With the win, UNC earns a berth in the Sweet Sixteen for the 27th time in school history.
“I don’t know what it is, but it’s just crazy that we can turn it on when we want to,” point guard Joel Berry said.
“Last game in the first half we came out the same way a little bit. I think this game we turned it on in the second half and we just have to learn we have to turn it on in the first half. We can take a lot of teams out of the game if we can do that.”
Against Florida Gulf Coast Thursday night, UNC led by only a point at halftime as the Eagles shot 60 percent in the first half. But in the second half, the Tar Heels locked in on defense to hold FGCU to 43.1 percent for the game.
In Saturday night’s game, UNC got up by as many as seven points before allowing Providence to go on an 8-0 run even with Big East Player of the Year Kris Dunn on the bench in foul trouble. The Friars briefly took a three-point lead before Berry erased it with a triple with 5:30 left in the first half.
UNC kept Providence without a field goal for the final 5:50 and looked to be putting the Friars behind them until the Friars came out hot with the first six points of the second half.
“You know, we came out in the second half, somebody told me, they said, ‘boy whatever you told them at half two nights ago, I hope you told them again,’” coach Roy Williams said. “I did.
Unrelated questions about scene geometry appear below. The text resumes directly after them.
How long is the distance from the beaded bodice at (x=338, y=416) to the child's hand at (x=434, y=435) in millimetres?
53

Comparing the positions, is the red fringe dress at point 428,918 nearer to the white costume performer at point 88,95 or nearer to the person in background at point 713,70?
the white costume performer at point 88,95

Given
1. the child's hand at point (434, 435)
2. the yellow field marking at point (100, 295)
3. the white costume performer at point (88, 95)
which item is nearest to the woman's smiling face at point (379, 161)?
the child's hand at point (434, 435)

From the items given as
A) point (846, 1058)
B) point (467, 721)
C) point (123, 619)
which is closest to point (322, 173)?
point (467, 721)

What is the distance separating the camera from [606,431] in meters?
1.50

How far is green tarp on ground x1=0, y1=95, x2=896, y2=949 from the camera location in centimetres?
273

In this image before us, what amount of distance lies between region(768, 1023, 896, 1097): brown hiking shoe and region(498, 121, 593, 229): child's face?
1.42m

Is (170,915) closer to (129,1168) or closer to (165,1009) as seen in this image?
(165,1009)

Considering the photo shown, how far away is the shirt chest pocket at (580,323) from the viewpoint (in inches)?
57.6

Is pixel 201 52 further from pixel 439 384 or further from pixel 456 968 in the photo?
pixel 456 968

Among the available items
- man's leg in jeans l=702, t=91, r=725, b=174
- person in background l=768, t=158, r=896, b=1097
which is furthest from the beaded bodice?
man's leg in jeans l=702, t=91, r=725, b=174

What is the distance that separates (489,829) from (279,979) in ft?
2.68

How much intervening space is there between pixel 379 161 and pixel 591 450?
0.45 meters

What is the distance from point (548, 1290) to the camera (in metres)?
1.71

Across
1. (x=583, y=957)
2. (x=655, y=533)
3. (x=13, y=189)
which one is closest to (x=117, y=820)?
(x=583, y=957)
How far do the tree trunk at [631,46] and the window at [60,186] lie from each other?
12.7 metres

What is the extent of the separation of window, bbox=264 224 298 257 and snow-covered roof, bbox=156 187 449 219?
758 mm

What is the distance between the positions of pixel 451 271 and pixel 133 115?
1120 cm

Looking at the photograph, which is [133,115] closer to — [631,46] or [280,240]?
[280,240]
The other night we started out great, and this time they went 6-0. That’s how well my pep talks are going.”
Though Dunn still went off for 29 points, with few adjustments in the opening minutes of the second half, the Tar Heels kept him relatively in check.
“Marcus was guarding Dunn in the first half and he was pulling up and shooting over Marcus,” Berry said. “He’s a big point guard. We ended up switching Justin on him and giving him more size, and we knew he was going to try to be aggressive coming out in the second half because he sat most of the first half and I think we did a pretty good job of containing him.”
UNC also limited big man Bentil by throwing a rotation of Brice Johnson and other post players at him throughout the game.
Bentil finished with 21 points, but the rest of Providence’s team struggled to give its two stars much support.
Dunn and Bentil were the only two Friars in double figures, and the next highest scorer, Kyron Cartwright, checked in with seven points.
And as UNC contained Providence, the Tar Heels’ own offense flourished in the second half.
“I think any time we go on runs, (defense is) the biggest thing,” Jackson said. “Because when we get stops, we can get out in transition even more, which is where we’re at our best. And when we’re forcing them just to one shot, it’s hard to score every single possession on one shot. When we can do that, we’re a whole different team.”
Led by Johnson’s 21 points, five UNC players finished in double figures, coming at the Friars in relentless waves.
And in the second half, UNC hit 60 percent of its shots to outscore Providence 51-36.
“You can’t win with depth in the first 10 minutes of the game,” said Paige, who scored 12 points. “You’ve kind of got to keep grinding it out and that’s what we talked about and then eventually we were able to get the tempo back in our favor.”
UNC still isn’t quite sure why it’s taking so long to get rolling in the beginning of NCAA Tournament games, but Jackson, who scored 15 points, believes the team nearly has it all together — especially important ahead of the Tar Heels’ meeting with uptempo No. 5 seed Indiana Friday.
“I think we came out a little bit stronger this game but not as strong as we wanted to,” Jackson said. “So from here on out, we have to come out strong all 40 minutes because the competition just gets better and better. If we can do that, we’ll be alright.”